BEGIN AVAILABLE DATA
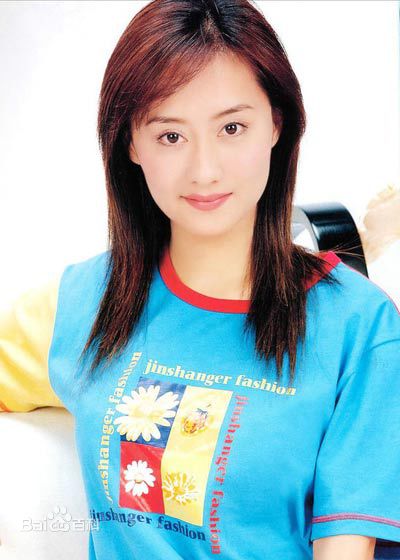 陈德容(Vivian)精彩图册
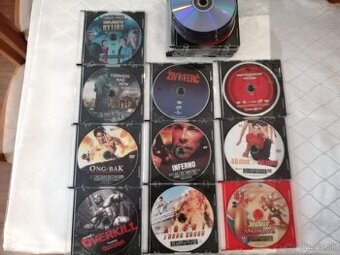 DVD-filmy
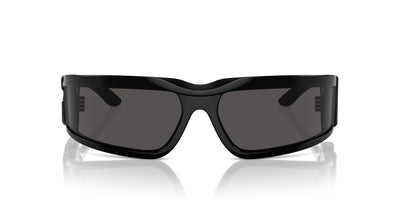 Dolce&Gabbana DG6198 Black/Dark Grey #colour_black-dark-grey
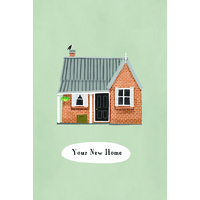 Victorian Cottage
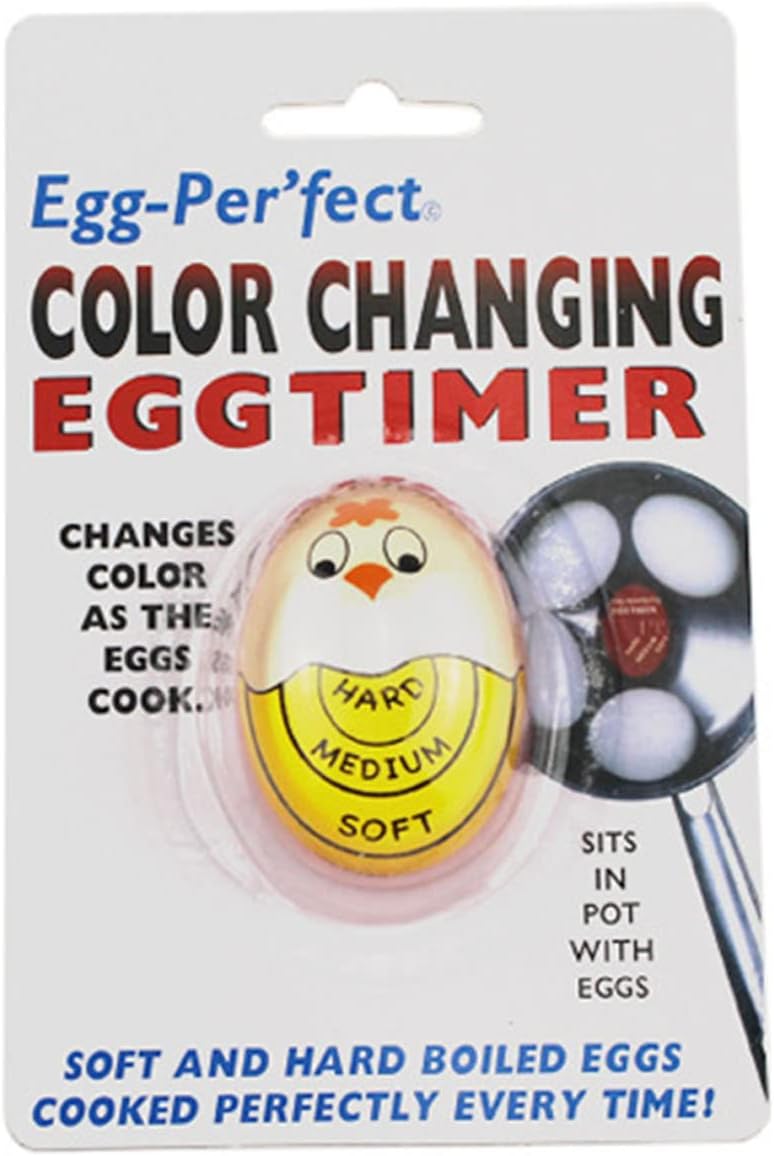 أداة توقيت سلق البيض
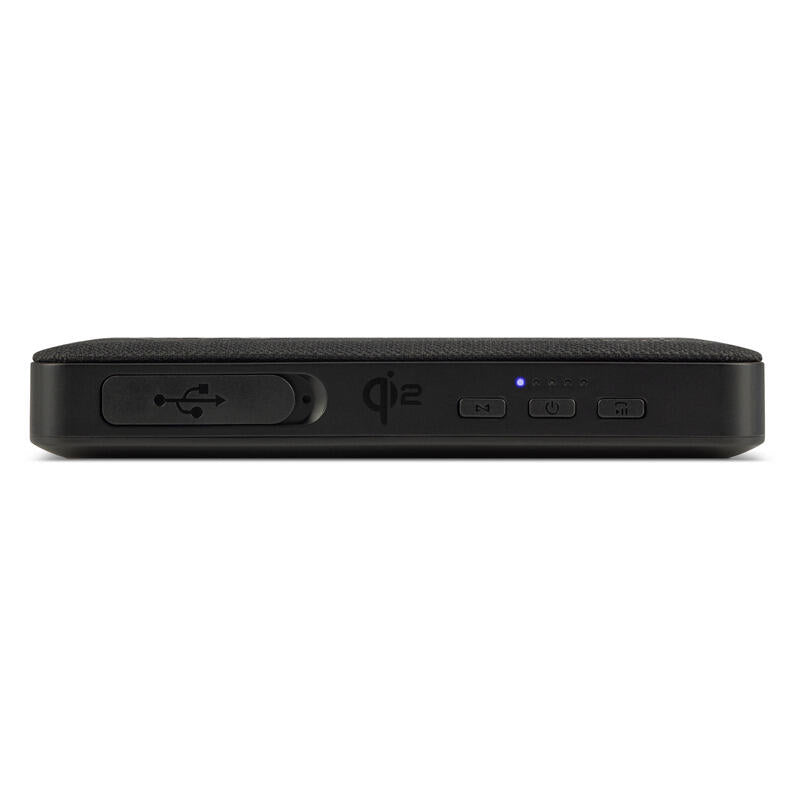 Sprout Maverick Hybrid 2 Bluetooth Speaker - Black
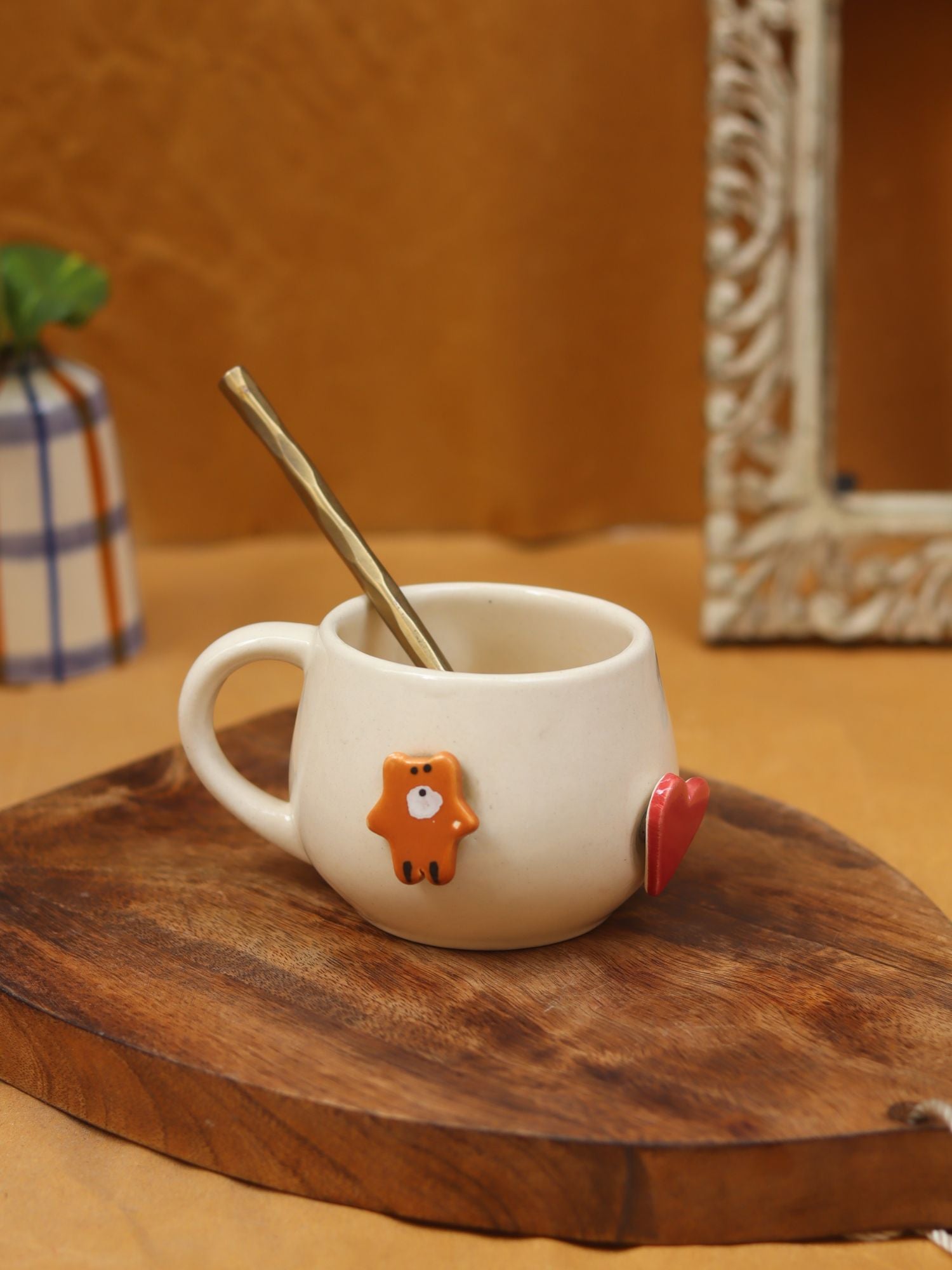 Lover's Magnet Mug for your special one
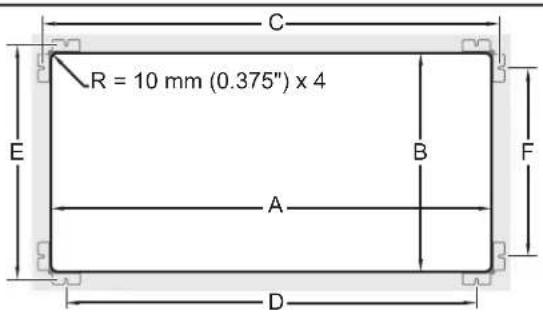 Hatco HCSBF-36-I - AVERTISSEMENT - 3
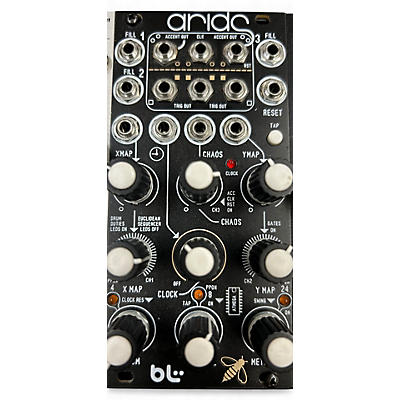 Used Blue Lantern Modules grids mk2 Exciter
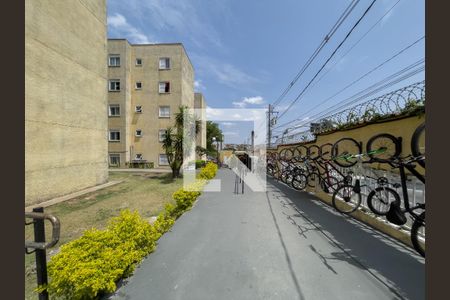 Apartamento à venda com 45m², 2 quartos e sem vagaÁrea Comum - Bicicletário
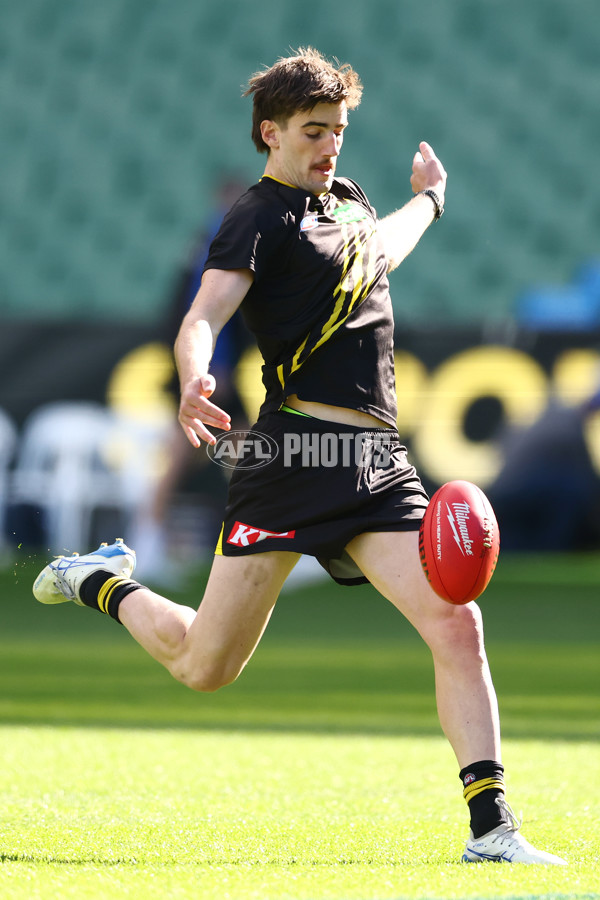 AFL 2025 Round 10 - Richmond v North Melbourne - A-59537322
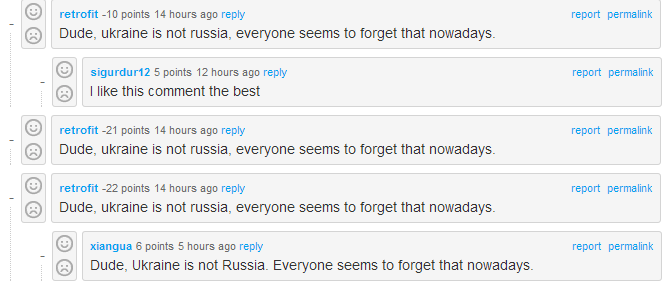 lets play the karma game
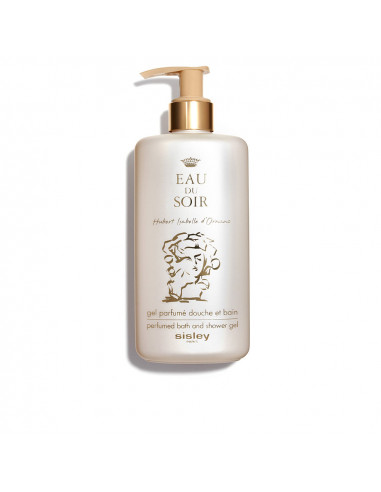 EAU DU SOIR gel douche 250 ml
END AVAILABLE DATA
Repeat all of these lines exactly as they appear, leaving the pictures out of your answer.

▶ [SOLUTION FOR THIS TASK]
 陈德容(Vivian)精彩图册
 DVD-filmy
 Dolce&Gabbana DG6198 Black/Dark Grey #colour_black-dark-grey
 Victorian Cottage
 أداة توقيت سلق البيض
 Sprout Maverick Hybrid 2 Bluetooth Speaker - Black
 Lover's Magnet Mug for your special one
 Hatco HCSBF-36-I - AVERTISSEMENT - 3
 Used Blue Lantern Modules grids mk2 Exciter
 Apartamento à venda com 45m², 2 quartos e sem vagaÁrea Comum - Bicicletário
 AFL 2025 Round 10 - Richmond v North Melbourne - A-59537322
 lets play the karma game
 EAU DU SOIR gel douche 250 ml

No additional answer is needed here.